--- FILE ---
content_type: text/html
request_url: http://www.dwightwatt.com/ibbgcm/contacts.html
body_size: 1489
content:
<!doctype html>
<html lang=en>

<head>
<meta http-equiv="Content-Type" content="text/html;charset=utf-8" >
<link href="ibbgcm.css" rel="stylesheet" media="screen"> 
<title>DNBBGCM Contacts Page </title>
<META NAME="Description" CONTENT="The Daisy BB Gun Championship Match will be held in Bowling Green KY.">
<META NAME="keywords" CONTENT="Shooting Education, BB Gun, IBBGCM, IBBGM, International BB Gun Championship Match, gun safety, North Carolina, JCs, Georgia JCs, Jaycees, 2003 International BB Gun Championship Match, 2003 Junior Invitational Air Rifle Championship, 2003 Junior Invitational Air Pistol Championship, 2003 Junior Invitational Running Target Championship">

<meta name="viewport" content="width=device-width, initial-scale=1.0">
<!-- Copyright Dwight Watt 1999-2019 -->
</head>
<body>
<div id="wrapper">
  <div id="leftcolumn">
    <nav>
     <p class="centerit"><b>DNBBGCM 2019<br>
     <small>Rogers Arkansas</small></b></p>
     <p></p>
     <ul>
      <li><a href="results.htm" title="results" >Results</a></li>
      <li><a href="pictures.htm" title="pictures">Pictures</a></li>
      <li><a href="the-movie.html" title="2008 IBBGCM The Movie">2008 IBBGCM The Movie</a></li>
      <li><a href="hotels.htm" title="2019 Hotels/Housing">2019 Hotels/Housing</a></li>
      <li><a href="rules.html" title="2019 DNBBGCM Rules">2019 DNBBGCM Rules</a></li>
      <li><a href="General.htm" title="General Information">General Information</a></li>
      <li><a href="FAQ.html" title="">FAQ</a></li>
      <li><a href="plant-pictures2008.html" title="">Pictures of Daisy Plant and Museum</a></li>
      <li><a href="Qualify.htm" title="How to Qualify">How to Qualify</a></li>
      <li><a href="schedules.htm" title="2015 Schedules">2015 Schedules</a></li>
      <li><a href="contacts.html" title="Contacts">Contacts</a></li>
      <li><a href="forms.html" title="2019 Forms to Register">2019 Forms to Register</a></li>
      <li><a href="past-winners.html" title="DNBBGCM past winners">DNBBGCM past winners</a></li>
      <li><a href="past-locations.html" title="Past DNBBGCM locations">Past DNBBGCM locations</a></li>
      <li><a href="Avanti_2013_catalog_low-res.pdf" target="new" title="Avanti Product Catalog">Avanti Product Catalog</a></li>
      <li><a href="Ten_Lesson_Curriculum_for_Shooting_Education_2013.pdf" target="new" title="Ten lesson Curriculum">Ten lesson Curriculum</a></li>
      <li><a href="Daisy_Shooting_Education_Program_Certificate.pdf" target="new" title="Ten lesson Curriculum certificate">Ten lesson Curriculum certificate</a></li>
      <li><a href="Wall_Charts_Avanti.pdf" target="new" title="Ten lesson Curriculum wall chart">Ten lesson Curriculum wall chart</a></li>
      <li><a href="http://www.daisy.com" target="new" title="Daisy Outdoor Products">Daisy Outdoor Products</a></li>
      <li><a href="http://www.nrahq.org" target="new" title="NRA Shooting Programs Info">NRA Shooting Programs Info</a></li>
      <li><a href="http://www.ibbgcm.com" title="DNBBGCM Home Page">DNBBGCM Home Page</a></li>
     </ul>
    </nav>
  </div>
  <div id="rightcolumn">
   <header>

## Work to complete:
Could you output, exactly and with nothing else, the lines from the start of the records through the line containing "Daisy BB Gun"?

## Task response:
--- FILE ---
content_type: text/html
request_url: http://www.dwightwatt.com/ibbgcm/contacts.html
body_size: 1489
content:
<!doctype html>
<html lang=en>

<head>
<meta http-equiv="Content-Type" content="text/html;charset=utf-8" >
<link href="ibbgcm.css" rel="stylesheet" media="screen"> 
<title>DNBBGCM Contacts Page </title>
<META NAME="Description" CONTENT="The Daisy BB Gun Championship Match will be held in Bowling Green KY.">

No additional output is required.